Jamendo's CEO sent me a link on a class dealing with Promotion 2.0 (content in French) featuring Emmanuel Vivier for Culture-Buzz, the evangelist of what I call marketing x.0, i.e. new marketing like buzz, viral, word-of-mouth.... Culture-Buzz is part of a group of companies that I am most pleased to be serving these days. The class took place at CELSA, a highly respected school of marketing and communication in France, and it provided a good comparison between the old ways of promoting music and content and the methods that are taking shape under the impulse of innovators like Emmanuel.
While the class material (accessible here and also embedded at the end of this post for convenience) contains a lot of interesting points and recommendations, there are a few aspects that are particularly worth considering:
- the role of the customer, who used to be a passive recipient of marketing communications organized as a top-down process in the hands of people Joel de Rosnay calls Infocapitalists in his book (the English version is well under way) and who becomes an active player in the process of promotion of digital content;
- the sequence of marketing activities that used to place promotion as a last step right after physical distribution had occurred and before the buy decision was made by the consumer, whereas today promotion starts much earlier and is often preceded by a campaign of buzz marketing in which chosen "influencers" get a preview of the product and comment it (see the campaign on Bob Sutton's soon to be published book "No Asshole");
- the nature of communication that used to be tightly controlled and carefully created at the top or at the center of a network where the means of broadcasting used to lie, and is now rapidly evolving towards a dynamic process of conversations produced by the consumers themselves with only very limited control by the owners of the product. In fact the trend is so powerful as to have led some scholars and thought leaders to claim that brands belong less and less to corporations and more and more to their consumers (although sadly for many of us that does not concern the profits of brands we use... which may actually be an interesting idea to explore). For example, in a post about the Art of Branding Guy Kawasaki argues that consumers actually influence a lot the communication of a brand and he gives pointer about how to "flow with the go" as he says;
- the fact that transactions over the Internet grow very rapidly and the time consumers take before making a buy decision (at least for small-ticket items) is getting shorter (so we are in fact coming closer to impulse buys);
- a shift in the balance of power between record companies, artists and the public. Here the author of the class argues that record companies will have to change the way they see and play their role and consider themselves "co-creators of a musical experience" rather than authorities "who know what the public needs and will push it on the market";
- being a co-creator of a consumer experience is also something that implies some form of humility, something stressed by Polly Labarre in and interview she gave about Mavericks at work the book she co-authored with William Taylor.

Stored items:
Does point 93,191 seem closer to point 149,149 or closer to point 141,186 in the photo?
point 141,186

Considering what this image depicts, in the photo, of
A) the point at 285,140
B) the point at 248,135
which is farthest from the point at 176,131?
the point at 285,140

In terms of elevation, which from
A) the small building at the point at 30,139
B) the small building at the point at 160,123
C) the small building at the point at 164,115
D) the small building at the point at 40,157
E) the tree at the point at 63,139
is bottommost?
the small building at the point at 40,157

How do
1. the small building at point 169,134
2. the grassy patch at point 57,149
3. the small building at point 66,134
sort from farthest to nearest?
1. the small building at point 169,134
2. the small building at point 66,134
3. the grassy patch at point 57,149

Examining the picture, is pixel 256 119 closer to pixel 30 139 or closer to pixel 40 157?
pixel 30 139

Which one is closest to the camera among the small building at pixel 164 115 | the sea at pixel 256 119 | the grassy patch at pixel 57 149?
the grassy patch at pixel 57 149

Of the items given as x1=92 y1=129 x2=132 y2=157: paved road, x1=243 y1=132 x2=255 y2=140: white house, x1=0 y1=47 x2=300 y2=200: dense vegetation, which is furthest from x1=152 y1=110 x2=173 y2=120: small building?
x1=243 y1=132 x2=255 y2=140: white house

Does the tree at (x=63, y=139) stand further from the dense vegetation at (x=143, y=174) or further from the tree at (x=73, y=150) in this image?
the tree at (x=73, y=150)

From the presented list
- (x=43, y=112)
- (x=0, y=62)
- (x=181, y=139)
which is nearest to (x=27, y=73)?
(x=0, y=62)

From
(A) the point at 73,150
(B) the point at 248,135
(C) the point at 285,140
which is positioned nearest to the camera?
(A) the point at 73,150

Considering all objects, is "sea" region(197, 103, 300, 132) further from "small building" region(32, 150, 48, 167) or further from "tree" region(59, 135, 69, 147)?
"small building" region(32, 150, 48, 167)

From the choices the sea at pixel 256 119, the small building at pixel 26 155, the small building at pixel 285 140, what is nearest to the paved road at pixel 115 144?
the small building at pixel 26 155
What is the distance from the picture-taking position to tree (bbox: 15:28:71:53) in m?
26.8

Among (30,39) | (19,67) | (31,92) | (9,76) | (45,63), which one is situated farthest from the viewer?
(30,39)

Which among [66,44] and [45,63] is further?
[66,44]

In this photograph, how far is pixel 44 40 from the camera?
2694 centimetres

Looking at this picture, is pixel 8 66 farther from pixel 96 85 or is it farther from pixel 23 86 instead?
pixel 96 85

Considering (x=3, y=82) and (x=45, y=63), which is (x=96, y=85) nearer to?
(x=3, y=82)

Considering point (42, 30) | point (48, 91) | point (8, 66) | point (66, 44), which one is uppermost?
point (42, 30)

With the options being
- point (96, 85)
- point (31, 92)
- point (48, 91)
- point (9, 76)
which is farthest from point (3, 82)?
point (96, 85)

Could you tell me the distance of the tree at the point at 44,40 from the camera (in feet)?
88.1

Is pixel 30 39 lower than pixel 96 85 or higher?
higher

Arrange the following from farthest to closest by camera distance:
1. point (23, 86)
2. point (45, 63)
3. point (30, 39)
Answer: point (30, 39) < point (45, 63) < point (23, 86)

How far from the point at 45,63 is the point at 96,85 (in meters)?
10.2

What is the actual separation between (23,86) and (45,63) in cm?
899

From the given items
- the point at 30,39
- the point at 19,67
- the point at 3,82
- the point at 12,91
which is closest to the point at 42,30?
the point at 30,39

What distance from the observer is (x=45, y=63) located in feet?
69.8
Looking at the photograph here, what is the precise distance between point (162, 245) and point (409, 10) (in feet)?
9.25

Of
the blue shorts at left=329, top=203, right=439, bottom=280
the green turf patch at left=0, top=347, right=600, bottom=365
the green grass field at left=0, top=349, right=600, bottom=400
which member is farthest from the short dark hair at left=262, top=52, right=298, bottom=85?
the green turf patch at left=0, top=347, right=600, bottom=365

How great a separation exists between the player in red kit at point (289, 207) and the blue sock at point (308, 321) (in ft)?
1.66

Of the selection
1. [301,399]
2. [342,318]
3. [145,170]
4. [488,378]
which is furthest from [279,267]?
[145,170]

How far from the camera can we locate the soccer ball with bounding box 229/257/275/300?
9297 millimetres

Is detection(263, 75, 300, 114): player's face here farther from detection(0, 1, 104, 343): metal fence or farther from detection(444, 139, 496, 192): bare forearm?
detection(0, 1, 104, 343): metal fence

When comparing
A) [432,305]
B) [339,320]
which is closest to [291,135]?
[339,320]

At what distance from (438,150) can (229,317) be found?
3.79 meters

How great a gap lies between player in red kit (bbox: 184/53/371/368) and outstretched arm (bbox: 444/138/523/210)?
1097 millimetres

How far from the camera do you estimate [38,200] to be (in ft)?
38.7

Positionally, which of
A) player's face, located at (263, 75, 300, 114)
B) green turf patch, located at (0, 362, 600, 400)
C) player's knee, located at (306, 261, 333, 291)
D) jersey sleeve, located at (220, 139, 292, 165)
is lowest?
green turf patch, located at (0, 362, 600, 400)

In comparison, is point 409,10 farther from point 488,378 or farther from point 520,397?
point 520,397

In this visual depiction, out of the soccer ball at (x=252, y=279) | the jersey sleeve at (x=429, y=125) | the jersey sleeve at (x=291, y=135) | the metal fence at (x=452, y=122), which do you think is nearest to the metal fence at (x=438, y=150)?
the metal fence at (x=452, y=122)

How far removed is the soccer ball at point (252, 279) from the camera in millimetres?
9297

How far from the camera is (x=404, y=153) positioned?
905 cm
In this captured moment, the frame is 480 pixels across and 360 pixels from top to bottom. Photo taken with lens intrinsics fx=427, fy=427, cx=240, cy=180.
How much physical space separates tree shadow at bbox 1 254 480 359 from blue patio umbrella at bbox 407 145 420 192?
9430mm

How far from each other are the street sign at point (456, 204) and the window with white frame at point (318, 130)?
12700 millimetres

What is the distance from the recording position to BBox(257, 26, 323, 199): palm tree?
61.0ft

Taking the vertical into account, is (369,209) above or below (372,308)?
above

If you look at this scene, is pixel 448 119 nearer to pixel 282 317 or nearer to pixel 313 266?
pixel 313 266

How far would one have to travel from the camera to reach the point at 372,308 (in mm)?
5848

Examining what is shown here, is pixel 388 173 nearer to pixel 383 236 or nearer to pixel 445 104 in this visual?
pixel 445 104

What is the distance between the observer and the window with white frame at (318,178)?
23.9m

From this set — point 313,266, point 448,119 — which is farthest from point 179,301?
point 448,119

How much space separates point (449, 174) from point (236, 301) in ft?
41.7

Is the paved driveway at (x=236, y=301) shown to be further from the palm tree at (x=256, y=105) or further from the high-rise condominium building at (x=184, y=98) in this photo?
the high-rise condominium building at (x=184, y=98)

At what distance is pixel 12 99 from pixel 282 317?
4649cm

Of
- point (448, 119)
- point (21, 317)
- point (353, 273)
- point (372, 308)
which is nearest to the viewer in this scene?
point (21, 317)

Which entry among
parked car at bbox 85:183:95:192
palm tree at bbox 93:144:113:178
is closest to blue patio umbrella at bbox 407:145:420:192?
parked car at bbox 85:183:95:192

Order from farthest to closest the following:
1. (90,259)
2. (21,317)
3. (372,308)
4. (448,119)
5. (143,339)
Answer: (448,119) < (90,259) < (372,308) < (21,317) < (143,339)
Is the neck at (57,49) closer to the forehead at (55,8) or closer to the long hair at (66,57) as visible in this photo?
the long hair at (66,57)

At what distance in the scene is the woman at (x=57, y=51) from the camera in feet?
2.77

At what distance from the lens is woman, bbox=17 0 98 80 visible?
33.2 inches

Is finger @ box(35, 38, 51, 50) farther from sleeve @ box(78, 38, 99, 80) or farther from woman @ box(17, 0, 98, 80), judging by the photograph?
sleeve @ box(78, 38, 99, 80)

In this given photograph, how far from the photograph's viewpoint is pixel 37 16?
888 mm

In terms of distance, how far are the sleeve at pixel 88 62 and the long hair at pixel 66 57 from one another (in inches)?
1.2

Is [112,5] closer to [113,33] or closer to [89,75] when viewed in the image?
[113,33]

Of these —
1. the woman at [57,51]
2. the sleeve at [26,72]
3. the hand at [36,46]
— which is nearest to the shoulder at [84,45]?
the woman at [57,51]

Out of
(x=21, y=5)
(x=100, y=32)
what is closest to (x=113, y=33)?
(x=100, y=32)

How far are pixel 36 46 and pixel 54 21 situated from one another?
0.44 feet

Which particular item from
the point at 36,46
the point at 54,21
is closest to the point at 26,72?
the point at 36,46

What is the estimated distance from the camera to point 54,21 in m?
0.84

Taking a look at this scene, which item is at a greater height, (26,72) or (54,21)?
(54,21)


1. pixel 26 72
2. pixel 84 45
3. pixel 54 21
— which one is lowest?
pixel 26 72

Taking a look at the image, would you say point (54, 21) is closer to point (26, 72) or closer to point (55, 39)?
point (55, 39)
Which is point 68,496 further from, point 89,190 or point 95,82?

(ASSIGNMENT 1):
Quote the passage of the blog post on music promotion that starts at "Jamendo's CEO sent" and ends at "innovators like Emmanuel.".
(ASSIGNMENT 2):
Continue the blog post on music promotion from the point where it stops.

(RESPONSE BOX 1):
Jamendo's CEO sent me a link on a class dealing with Promotion 2.0 (content in French) featuring Emmanuel Vivier for Culture-Buzz, the evangelist of what I call marketing x.0, i.e. new marketing like buzz, viral, word-of-mouth.... Culture-Buzz is part of a group of companies that I am most pleased to be serving these days. The class took place at CELSA, a highly respected school of marketing and communication in France, and it provided a good comparison between the old ways of promoting music and content and the methods that are taking shape under the impulse of innovators like Emmanuel.

(RESPONSE BOX 2):
"If you want to create an enduring, emotional bond with customers,
create a sense of shared ownership and participation among customers
themselves. The more you invite people in to shape your company’s
personality and products and the more you enable them to share their
ideas with one another, the greater their stake in what your company
does. Shared ownership is much deeper than simply listening to the
customer." - Polly Labarre in an interview by Guy Kawasaki
In fact, this excellent content confirms a lot of the analysis of the trends that I had the pleasure to facilitate for Jamendo. It was early 2006 and we summarized this radical change in the way music would be marketed in a diagram that I am posting here (click on the image for full-size view). I think it shows how sound and accurate a vision Jamendo has, something that is further confirmed by recent events in distribution of online music that is not protected by DRM systems (e.g. Thomson Link in France or La Médiathèque in Belgium).
In his slide-show Alban Martin also stresses the importance of psychology,
something that I see as a confirmation that value creation in the
economy is becoming more people-centric or at least that one needs to
take full account of the human factor in generating value. And in fact
that is also something acknowledged by a branch modern financial theory
that tries to embed human psychology into market models and expert
tools designed to support the work of traders and fund managers.